El niño cambiaba mucho las cosas. Si Milagros lograba salir del lío en el que se había metido y conseguía que no le arrebataran a la criatura (yo en ese momento no me podía imaginar cómo) tendría alguien en la vida en quien pensar que no fuera yo. Yo, yo, yo, el centro de su vida, estaba pasando a segundo plano. Y de pronto, me daba cuenta de que me sentía algo celosa y no sabía cómo reaccionar ante ese sentimiento. Milagros, la madre. Y yo, la tía. ¿No había querido librarme de ella toda la vida? Pues ahora existía una razón poderosa para que me dejara en paz. Pero en vez de estar aliviada, me sentía, de pronto, un poco sola en el mundo. Tenía que reconocer, pensé, que no sólo Milagros era una persona especial, yo a veces también era un poco retorcida.

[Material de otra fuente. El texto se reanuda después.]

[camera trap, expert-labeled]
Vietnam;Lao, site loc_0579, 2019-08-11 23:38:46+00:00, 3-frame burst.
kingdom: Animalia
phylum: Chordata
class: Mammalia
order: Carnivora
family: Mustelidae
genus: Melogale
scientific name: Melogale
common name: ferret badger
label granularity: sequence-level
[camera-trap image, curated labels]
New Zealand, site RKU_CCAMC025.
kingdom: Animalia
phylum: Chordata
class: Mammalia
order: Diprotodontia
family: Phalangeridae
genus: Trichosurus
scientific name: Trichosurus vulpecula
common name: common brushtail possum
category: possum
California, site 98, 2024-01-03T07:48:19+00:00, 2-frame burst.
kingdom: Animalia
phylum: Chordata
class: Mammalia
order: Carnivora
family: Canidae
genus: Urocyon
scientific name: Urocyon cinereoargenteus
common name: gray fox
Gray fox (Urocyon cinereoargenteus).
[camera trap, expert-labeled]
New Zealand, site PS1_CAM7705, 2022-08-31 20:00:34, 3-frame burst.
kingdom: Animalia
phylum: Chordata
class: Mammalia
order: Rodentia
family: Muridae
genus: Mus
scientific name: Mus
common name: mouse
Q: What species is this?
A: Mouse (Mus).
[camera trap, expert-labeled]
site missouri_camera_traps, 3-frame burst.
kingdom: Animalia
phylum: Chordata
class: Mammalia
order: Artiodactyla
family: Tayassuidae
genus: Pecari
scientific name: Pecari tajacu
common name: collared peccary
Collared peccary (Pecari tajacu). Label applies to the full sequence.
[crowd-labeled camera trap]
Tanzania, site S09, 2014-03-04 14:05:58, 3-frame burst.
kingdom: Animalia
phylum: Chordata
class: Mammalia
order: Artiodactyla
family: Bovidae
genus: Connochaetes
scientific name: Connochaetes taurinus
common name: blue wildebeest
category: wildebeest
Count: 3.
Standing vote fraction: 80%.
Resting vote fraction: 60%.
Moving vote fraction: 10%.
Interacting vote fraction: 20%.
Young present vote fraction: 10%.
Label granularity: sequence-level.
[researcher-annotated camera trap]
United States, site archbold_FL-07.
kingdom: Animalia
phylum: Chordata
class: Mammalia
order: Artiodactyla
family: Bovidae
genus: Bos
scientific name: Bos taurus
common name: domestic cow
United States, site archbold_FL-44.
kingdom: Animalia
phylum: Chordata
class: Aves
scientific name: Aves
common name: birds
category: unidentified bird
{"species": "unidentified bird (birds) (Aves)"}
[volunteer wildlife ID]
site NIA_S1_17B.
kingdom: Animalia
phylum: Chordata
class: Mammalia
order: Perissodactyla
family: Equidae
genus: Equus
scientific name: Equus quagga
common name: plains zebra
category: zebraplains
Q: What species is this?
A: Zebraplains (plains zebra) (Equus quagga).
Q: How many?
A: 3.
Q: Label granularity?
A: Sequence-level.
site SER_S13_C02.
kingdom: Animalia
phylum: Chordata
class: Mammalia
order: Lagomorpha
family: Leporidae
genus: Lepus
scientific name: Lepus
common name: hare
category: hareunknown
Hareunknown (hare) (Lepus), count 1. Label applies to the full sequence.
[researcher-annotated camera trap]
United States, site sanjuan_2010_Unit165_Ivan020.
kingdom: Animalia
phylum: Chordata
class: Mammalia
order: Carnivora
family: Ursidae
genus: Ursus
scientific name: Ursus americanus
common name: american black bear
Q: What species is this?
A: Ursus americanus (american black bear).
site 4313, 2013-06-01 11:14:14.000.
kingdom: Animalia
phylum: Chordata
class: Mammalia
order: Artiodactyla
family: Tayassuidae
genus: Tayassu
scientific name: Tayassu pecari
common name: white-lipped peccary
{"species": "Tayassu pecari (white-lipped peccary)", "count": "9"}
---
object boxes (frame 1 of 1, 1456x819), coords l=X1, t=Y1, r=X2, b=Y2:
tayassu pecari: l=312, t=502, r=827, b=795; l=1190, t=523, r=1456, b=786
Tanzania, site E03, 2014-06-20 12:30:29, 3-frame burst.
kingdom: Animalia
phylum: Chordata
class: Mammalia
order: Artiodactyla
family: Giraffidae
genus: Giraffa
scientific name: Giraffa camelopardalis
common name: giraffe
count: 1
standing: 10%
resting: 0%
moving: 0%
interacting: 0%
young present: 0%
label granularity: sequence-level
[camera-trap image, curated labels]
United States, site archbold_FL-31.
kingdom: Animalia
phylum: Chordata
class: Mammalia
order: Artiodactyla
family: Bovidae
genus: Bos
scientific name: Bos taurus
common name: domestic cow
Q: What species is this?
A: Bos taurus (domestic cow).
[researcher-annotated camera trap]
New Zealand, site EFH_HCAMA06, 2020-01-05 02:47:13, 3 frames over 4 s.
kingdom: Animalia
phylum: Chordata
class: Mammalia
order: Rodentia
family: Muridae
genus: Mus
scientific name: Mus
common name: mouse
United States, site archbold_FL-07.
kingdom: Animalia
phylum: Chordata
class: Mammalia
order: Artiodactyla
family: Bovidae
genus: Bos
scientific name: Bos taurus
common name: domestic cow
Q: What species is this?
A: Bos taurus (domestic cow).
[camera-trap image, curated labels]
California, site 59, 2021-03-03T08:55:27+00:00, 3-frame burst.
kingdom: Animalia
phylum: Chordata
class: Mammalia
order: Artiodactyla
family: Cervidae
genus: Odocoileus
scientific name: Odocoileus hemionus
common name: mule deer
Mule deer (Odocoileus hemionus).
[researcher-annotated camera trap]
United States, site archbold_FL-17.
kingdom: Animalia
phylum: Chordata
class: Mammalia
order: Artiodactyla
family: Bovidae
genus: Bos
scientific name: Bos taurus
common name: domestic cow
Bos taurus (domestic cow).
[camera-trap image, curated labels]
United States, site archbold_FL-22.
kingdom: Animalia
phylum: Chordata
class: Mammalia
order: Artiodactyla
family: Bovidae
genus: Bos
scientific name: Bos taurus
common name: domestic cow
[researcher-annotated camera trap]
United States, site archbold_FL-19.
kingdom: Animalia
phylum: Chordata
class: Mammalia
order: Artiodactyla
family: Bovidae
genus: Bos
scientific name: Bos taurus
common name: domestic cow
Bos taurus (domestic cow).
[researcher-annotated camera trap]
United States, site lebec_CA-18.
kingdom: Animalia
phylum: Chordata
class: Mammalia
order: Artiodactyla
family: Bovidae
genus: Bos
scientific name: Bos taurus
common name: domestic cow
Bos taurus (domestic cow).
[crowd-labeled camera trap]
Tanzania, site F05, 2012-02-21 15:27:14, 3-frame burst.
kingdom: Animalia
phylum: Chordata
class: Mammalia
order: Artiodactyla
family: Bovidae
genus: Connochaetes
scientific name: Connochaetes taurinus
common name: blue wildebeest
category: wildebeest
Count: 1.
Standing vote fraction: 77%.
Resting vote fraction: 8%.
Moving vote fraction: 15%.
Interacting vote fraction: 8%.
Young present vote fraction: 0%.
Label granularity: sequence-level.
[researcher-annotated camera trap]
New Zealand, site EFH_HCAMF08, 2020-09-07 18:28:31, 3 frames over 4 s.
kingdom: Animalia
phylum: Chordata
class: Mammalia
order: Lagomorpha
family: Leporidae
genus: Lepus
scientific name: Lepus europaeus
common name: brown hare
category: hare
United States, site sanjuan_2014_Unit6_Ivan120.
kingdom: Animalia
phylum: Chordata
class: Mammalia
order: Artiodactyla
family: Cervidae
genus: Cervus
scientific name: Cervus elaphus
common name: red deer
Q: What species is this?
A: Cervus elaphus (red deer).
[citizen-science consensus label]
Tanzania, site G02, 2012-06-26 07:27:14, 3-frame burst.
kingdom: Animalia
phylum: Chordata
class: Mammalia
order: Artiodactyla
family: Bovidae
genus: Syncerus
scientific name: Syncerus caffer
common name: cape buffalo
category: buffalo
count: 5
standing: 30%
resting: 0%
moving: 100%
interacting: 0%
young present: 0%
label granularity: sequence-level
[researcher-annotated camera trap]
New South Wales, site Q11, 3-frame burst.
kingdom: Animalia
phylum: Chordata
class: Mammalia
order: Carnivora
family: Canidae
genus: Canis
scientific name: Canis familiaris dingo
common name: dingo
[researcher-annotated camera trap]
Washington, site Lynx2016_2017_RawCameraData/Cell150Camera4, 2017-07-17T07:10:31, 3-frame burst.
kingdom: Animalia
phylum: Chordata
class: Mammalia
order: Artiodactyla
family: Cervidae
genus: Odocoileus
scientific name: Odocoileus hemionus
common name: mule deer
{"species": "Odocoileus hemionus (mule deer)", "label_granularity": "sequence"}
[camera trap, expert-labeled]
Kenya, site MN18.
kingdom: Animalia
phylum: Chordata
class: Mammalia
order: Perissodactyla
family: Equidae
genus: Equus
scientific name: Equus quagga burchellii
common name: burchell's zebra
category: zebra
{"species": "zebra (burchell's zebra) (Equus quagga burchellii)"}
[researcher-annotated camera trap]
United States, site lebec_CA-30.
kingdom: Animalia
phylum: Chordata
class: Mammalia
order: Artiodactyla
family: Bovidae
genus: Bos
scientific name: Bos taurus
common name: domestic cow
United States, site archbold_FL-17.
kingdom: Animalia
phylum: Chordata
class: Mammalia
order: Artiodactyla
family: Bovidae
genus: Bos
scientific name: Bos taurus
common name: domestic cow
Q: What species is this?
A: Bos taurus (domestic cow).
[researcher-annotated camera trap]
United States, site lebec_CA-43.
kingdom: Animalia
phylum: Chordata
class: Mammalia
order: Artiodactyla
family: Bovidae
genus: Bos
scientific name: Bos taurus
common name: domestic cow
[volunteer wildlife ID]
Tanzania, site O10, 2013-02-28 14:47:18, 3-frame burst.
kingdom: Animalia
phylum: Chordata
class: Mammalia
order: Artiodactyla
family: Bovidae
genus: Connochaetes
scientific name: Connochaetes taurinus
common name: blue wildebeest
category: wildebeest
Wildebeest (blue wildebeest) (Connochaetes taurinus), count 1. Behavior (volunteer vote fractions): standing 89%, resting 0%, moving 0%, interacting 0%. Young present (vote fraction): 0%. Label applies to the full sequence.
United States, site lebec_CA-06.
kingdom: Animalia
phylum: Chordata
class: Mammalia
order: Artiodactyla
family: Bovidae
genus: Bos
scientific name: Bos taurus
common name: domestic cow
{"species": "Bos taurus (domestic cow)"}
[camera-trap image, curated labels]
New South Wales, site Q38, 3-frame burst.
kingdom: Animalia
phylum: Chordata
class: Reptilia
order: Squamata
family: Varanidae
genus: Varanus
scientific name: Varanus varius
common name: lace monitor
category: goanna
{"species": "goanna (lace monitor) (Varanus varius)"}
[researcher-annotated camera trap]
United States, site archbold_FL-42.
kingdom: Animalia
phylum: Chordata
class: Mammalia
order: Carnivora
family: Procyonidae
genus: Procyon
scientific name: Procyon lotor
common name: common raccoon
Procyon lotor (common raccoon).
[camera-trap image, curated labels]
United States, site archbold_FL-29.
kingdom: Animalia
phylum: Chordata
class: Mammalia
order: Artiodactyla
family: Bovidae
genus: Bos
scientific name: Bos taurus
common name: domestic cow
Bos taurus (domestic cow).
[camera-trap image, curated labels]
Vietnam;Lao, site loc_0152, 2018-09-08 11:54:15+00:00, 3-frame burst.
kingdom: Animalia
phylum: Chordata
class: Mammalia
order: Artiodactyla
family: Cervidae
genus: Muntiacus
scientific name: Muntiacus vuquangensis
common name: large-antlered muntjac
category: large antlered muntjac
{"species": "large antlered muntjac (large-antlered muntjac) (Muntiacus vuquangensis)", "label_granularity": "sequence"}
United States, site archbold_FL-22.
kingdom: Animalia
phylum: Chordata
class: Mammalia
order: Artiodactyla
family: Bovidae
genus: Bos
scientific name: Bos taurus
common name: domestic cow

Llamé al timbre. La voz de Luis Miguel inundaba el descansillo, bajaba por la escalera hasta el piso de abajo. «El día que me quieras, bajo el azul del cielo, las estrellas celosas, nos mirarán pasar.» Milagros abrió. Nos quedamos mirando la una a la otra sin decir nada, como si de pronto sintiéramos vergüenza, la que sienten los niños cuando vuelven a la escuela después de no haberse visto durante el verano. Yo con las dos manos ocupadas, los pastelillos, las flores.